Alles rosig in der Notunterkunft

Knapp 300 Personen kamen zur Info-Veranstaltung. Viele äußerten Befürchtungen und erhielten Antworten auf ihre vielen Fragen.

Knapp 300 Personen kamen zur Info-Veranstaltung. Viele äußerten Befürchtungen und erhielten Antworten auf ihre vielen Fragen.

„Das macht mir Sorgen!“ Und: „Wieviel Sicherheitspersonal wird eingesetzt?“ und „Womit wollen Sie die Flüchtlinge beschäftigen?“

Knapp 300 Aachener hatten am Donnerstag dieser Woche viele Fragen, als die Kölner Bezirksregierung ins Audimax zur Info-Veranstaltung geladen hatte. Es ging um das Gelände am Westbahnhof, wo nach Karneval – Zug um Zug – bis zu 1000 Flüchtlinge untergebracht werden sollen.

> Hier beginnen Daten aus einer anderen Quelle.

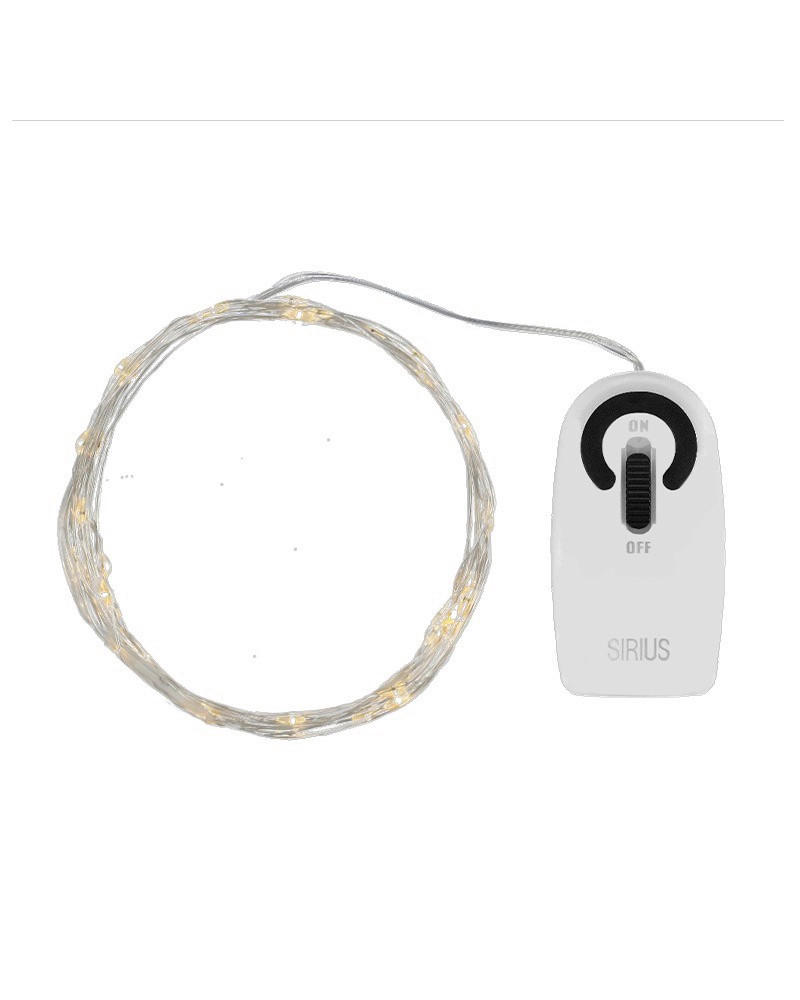 LICHTERKETTE 390 cm  - Silberfarben, Basics, Metall (390cm)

Der stellvertretende Regierungspräsident Wilhelm Steitz und Aachens zuständiger Sozialdezernent Dr. Manfred Sicking sollten reden. Beide erschienen nicht zu der Veranstaltung.
Wohl aber andere Vertreter der Stadt Aachen, der Polizei und des Deutschen Roten Kreuz (DRK). Die Diskussion gestaltete sich im Wesentlichen so: Die Bürgerinnen und Bürger – deutlich noch unter dem Eindruck der Ereignisse in Köln – äußerten sachlich ihre Befürchtungen. Und die Offiziellen unternahmen es, zu beschwichtigen und Vorfälle in Aachen, von denen einige Fragesteller wussten herunterzuspielen.

Tatsächlich gibt es wohl in einer Notunterkunft nicht mehr und nicht weniger Anlässe für Polizeieinsätze, als in anderen Stadtvierteln. Nur schaut mancher bei Flüchtlingen besonders intensiv hin. Und was ansonsten übersehen oder schnell wieder vergessen wird, fällt bei Flüchtlingen gewaltig ins Auge. Derartige Effekte erläuterte sachkundig ein Kripobeamter. Ihm wurde applaudiert.

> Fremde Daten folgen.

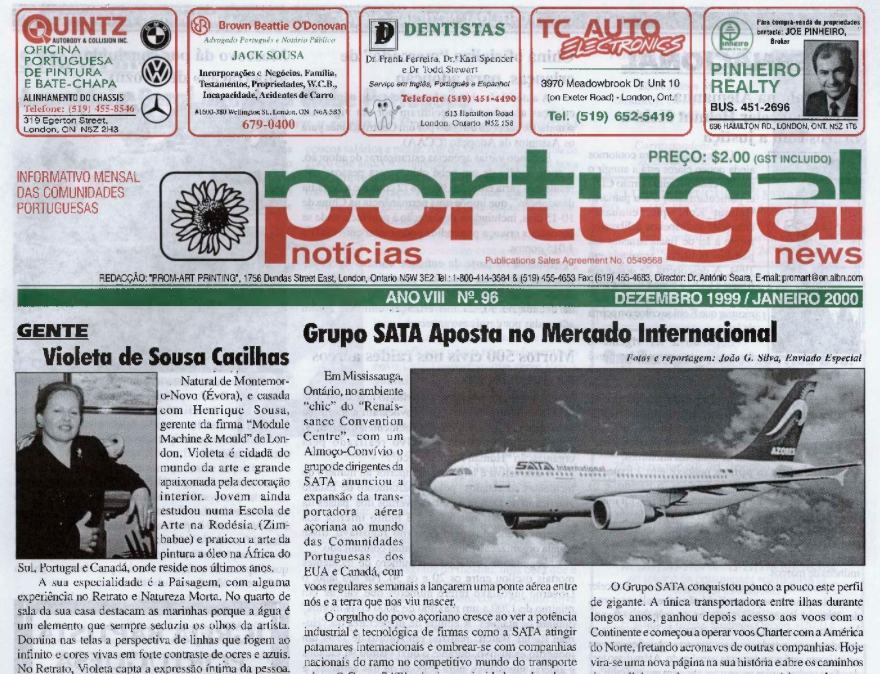 PORTUGAL NEWS: Dec–Jan 1999–2000 Issue 96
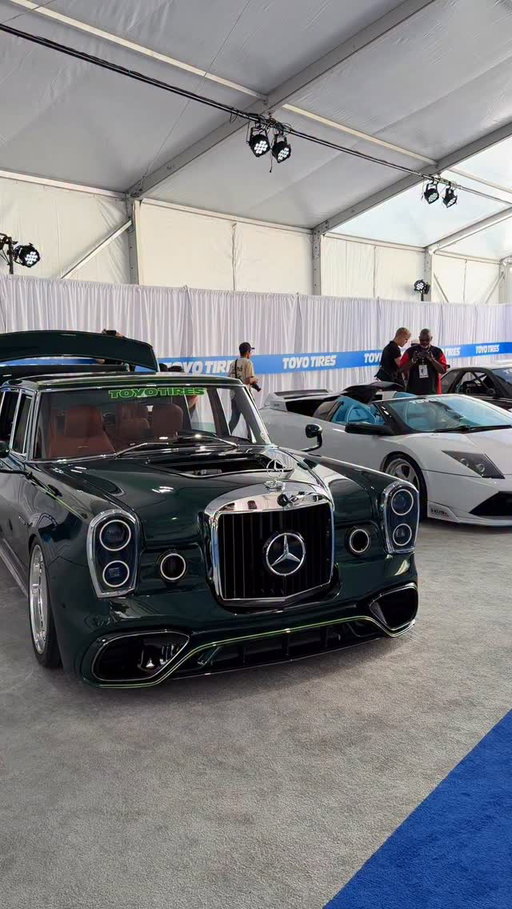 New S63 AMG Body Swapped with 1971 600 from S Klub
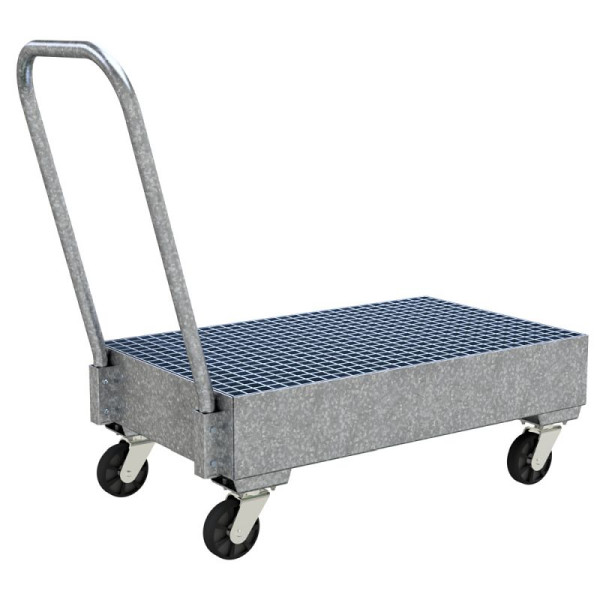 STEIN HGS Auffangwanne Typ R, aus Stahl, verzinkt, Gesamtbreite 620 mm, 70 L, 81307.0002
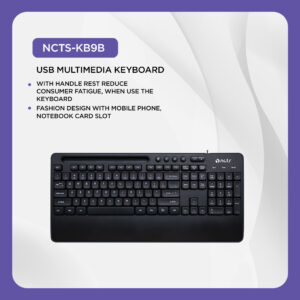 NCTS-KB9B WIRED KEYBOARD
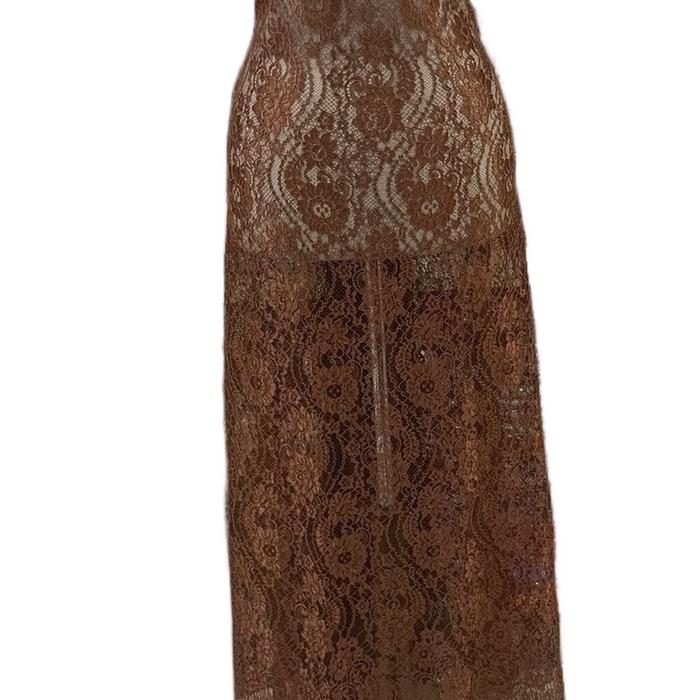 Jakatronik Kebaya Semi Prancis Wanita Hitam Motif Biru Panjang Baju Pesta Bahan Katun Lembut Nyaman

Das Bagatellisieren gelang. Die Menschen ließen sich lang und breit erklären, wie friedlich es doch für gewöhnlich in einer Notunterkunft zugeht, was alles für die Sicherheit der Flüchtlinge und für die der Nachbarschaft unternommen wird, wie viel Personal da rund um die Uhr im Einsatz ist und wie die Kinder betreut werden. Auch die medizinische Versorgung sei top, hieß es. Und den Öcher Bend werde eine Hundertschaft bewachen.
Selbst auf bohrende Fragen gab es gut gemeinte, beschwichtigende Antworten. Tenor: Vor uns stehen Menschen, die dringend Hilfe brauchen und denen helfen wir jetzt.

Die Veranstaltung war geprägt von Sachlichkeit. Beruhigend: Weil Aachen am Westbahnhof 1000 Menschen (in drei Zeltbauten) wohnen lässt, werden danach monatelang keine weiteren Flüchtlinge mehr in die Stadt kommen. Die 1000 und alles, was sie brauchen (Unterkunft, Essen, Betreuung, Bewachung) wird komplett aus der Kasse des Landes NRW bezahlt, Aachen bleibt finanziell außen vor.

Nur sechs oder acht Wochen, nicht länger, bleiben die Flüchtlinge aus Afghanistan, Syrien und dem Irak am Westbahnhof. Danach werden sie auf ganz NRW verteilt. 250 Aachener, die zuvor keine Arbeit hatten, wurden übrigens zur Versorgung der Flüchtlinge schon eingestellt, vorzugsweise Menschen mit Fremdsprachenkenntnissen, die nebenbei auch übersetzen können.

Ein Jahr wird es am Westbahnhof die Notunterkunft geben, „was danach geschieht, wissen wir nicht“. Was die Gruppe der jungen Männer von 18 bis 30 betrifft, so riet eine junge Frau, ihre Erfahrungen in Griechenland hätten sie gelehrt, das SPORT die Lösung des Problems sei. Möglicherweise könnten die Flüchtlinge ja in den benachbarten Hochschulsport eingebunden werden. Um das seelische Wohl der Menschen werden sich  Vertreter der verschiedenen Religionen kümmern. Das ließ ein Mitarbeiter der Bilal-Moschee wissen.

Nicht wenige Menschen verließen das Audimax deutlich zufriedener, als sie hingekommen waren.